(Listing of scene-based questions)
───

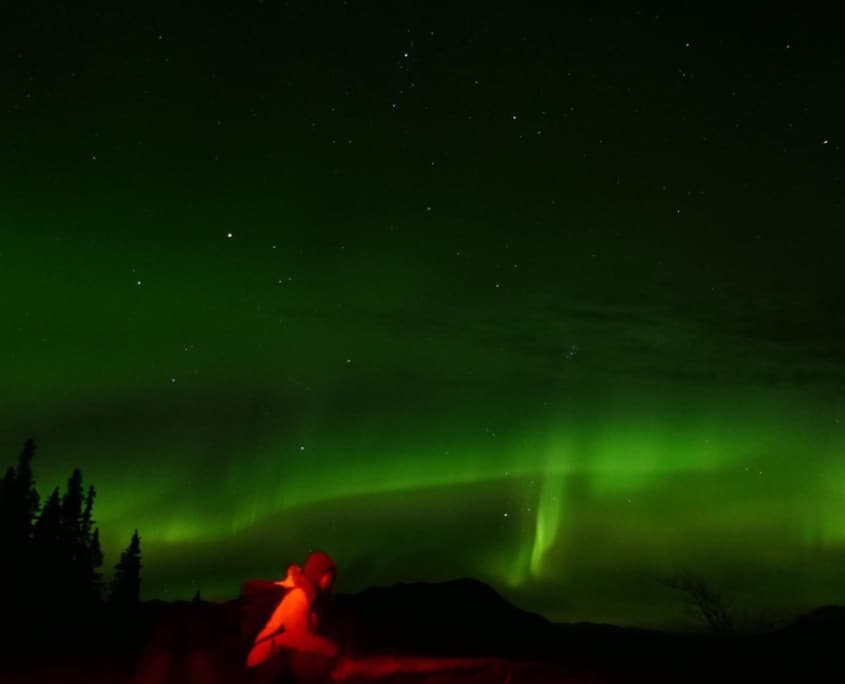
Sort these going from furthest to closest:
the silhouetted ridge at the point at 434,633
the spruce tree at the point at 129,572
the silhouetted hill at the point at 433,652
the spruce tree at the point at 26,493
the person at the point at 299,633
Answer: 1. the spruce tree at the point at 129,572
2. the spruce tree at the point at 26,493
3. the silhouetted ridge at the point at 434,633
4. the silhouetted hill at the point at 433,652
5. the person at the point at 299,633

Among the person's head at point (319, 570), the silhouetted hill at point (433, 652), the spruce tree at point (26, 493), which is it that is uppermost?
the spruce tree at point (26, 493)

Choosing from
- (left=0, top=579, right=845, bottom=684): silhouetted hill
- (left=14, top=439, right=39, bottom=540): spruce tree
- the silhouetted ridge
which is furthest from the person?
(left=14, top=439, right=39, bottom=540): spruce tree

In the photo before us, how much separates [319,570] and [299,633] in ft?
1.94

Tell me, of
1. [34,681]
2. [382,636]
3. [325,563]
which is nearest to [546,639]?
[382,636]

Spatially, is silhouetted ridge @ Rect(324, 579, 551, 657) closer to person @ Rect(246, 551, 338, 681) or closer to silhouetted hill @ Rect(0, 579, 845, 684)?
silhouetted hill @ Rect(0, 579, 845, 684)

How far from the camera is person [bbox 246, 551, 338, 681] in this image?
859cm

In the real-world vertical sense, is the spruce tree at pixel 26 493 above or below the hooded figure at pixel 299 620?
above

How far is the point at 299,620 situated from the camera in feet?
28.2

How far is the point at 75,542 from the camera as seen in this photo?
44.3 m

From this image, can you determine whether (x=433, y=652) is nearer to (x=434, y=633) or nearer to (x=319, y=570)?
(x=434, y=633)

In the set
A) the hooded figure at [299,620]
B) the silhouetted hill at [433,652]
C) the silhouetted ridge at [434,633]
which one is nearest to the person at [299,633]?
the hooded figure at [299,620]

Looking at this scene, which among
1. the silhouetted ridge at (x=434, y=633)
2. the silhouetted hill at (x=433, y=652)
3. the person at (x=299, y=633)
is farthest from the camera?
the silhouetted ridge at (x=434, y=633)

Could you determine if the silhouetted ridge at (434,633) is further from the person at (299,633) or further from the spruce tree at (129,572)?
the spruce tree at (129,572)

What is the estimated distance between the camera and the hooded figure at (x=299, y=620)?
28.2ft
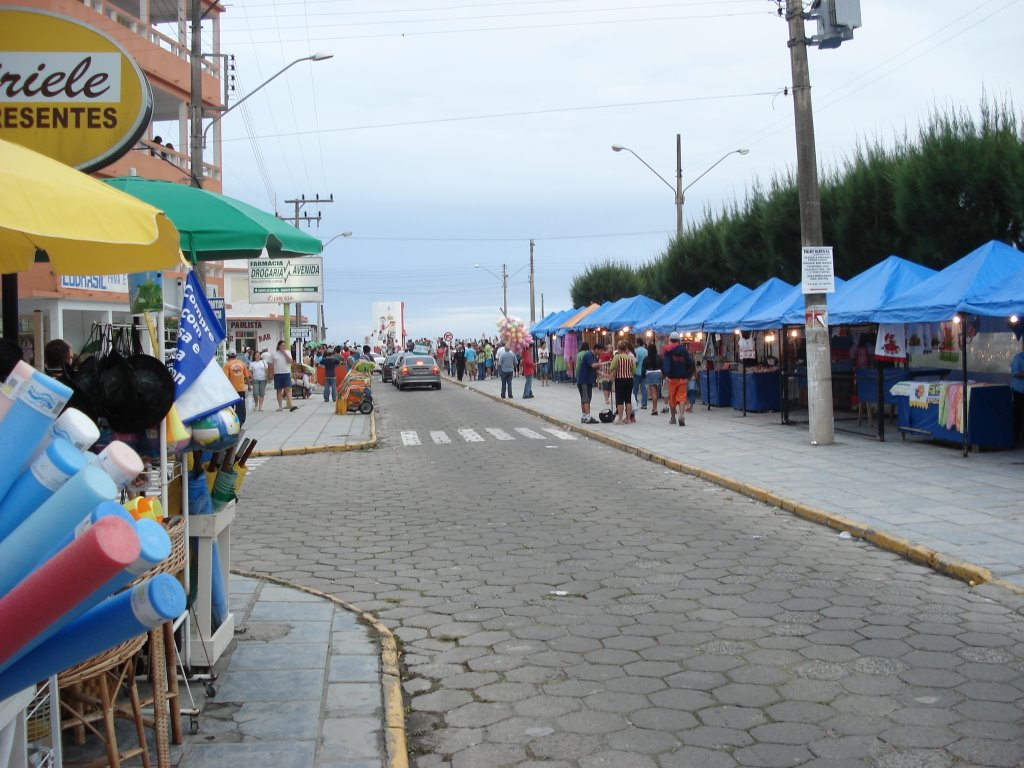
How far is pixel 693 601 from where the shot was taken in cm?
668

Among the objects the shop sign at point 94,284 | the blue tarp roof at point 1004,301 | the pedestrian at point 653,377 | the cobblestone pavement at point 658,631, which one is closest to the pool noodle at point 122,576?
the cobblestone pavement at point 658,631

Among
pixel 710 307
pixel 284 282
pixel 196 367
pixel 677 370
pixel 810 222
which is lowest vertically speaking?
pixel 677 370

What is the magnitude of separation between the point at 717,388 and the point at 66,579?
24.0 m

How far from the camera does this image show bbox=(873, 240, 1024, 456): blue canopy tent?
13.3 m

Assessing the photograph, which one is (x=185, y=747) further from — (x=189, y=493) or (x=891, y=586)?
(x=891, y=586)

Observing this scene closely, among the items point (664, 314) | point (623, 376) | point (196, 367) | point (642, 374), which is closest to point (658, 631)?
point (196, 367)

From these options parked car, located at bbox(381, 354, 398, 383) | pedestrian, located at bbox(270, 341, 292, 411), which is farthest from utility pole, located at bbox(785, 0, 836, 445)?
parked car, located at bbox(381, 354, 398, 383)

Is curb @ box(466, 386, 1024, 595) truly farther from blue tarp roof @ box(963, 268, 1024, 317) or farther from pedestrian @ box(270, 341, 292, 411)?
pedestrian @ box(270, 341, 292, 411)

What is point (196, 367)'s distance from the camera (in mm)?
4789

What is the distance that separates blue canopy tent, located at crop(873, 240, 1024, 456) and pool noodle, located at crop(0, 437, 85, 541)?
42.3 feet

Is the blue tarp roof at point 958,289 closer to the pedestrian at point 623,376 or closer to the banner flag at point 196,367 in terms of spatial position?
the pedestrian at point 623,376

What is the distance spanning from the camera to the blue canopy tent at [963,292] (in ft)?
43.5

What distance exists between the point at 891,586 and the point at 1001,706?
2.51 meters

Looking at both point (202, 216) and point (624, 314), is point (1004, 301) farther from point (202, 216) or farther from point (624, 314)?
point (624, 314)
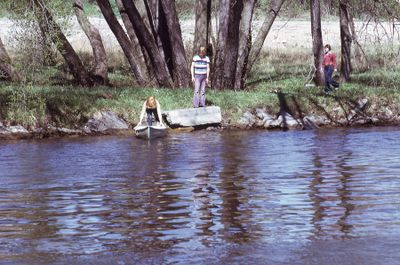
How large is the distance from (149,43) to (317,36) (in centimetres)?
663

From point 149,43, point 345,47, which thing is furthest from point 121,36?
point 345,47

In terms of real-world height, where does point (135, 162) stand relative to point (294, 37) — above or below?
below

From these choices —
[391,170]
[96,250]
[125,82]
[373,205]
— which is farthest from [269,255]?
[125,82]

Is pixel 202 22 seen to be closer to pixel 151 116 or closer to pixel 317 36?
pixel 317 36

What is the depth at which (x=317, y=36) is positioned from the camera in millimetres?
38312

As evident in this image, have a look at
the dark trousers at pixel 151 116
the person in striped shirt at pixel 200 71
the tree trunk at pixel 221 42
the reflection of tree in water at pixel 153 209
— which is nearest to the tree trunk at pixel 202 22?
the tree trunk at pixel 221 42

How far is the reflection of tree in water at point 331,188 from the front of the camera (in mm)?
12992

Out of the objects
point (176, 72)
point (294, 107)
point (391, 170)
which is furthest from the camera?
point (176, 72)

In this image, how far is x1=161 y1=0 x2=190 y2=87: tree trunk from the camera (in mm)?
36125

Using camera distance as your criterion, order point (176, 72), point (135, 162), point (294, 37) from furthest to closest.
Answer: point (294, 37) < point (176, 72) < point (135, 162)

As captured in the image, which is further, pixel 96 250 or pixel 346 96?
pixel 346 96

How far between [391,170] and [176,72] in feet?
60.7

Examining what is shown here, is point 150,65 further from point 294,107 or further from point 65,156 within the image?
point 65,156

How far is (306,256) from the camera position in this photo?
35.8ft
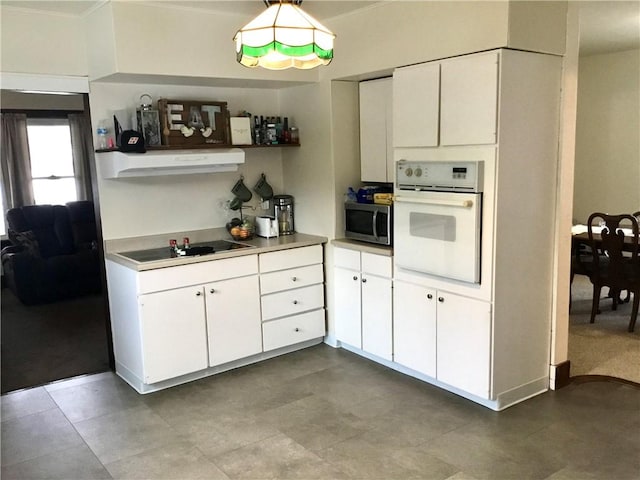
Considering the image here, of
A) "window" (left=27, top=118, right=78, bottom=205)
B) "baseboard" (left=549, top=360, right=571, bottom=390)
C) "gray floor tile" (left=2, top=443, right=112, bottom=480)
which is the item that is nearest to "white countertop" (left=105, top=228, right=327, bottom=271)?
"gray floor tile" (left=2, top=443, right=112, bottom=480)

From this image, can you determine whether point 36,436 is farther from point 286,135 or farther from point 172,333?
point 286,135

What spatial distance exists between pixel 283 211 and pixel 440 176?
169 centimetres

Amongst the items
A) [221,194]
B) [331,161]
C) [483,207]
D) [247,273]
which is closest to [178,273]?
[247,273]

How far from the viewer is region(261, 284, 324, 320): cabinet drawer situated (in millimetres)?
4136

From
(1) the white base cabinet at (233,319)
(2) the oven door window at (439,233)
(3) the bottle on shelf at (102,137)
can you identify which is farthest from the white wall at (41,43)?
(2) the oven door window at (439,233)

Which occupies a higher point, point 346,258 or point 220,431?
point 346,258

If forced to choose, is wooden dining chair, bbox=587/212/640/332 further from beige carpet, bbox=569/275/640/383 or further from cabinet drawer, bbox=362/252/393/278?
cabinet drawer, bbox=362/252/393/278

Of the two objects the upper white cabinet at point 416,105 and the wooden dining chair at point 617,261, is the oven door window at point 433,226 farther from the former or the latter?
the wooden dining chair at point 617,261

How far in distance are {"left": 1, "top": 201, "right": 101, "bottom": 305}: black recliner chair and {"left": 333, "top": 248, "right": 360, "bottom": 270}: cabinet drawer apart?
2.66 metres

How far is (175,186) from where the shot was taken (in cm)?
427

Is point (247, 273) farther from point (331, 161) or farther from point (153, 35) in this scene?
point (153, 35)

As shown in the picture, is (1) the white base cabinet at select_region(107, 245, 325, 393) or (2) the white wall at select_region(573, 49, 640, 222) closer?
(1) the white base cabinet at select_region(107, 245, 325, 393)

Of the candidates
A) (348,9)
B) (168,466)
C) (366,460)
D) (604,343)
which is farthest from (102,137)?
(604,343)

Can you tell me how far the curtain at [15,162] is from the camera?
5.93 metres
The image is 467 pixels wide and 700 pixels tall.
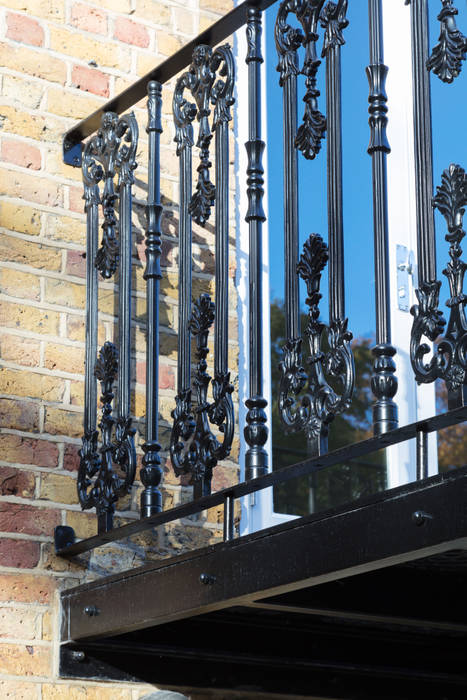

───

:: Goal ::
Pull out every line of the listing above that contains the string "canopy". Treat case as significant.

:: Solved exercise ::
How far from the camera does this image show bbox=(873, 240, 1024, 456): blue canopy tent?
What is the distance that separates blue canopy tent, located at crop(873, 240, 1024, 456) and pool noodle, located at crop(0, 437, 85, 541)?
What is the distance spanning from the camera to the blue canopy tent at [963,292] (in ft)?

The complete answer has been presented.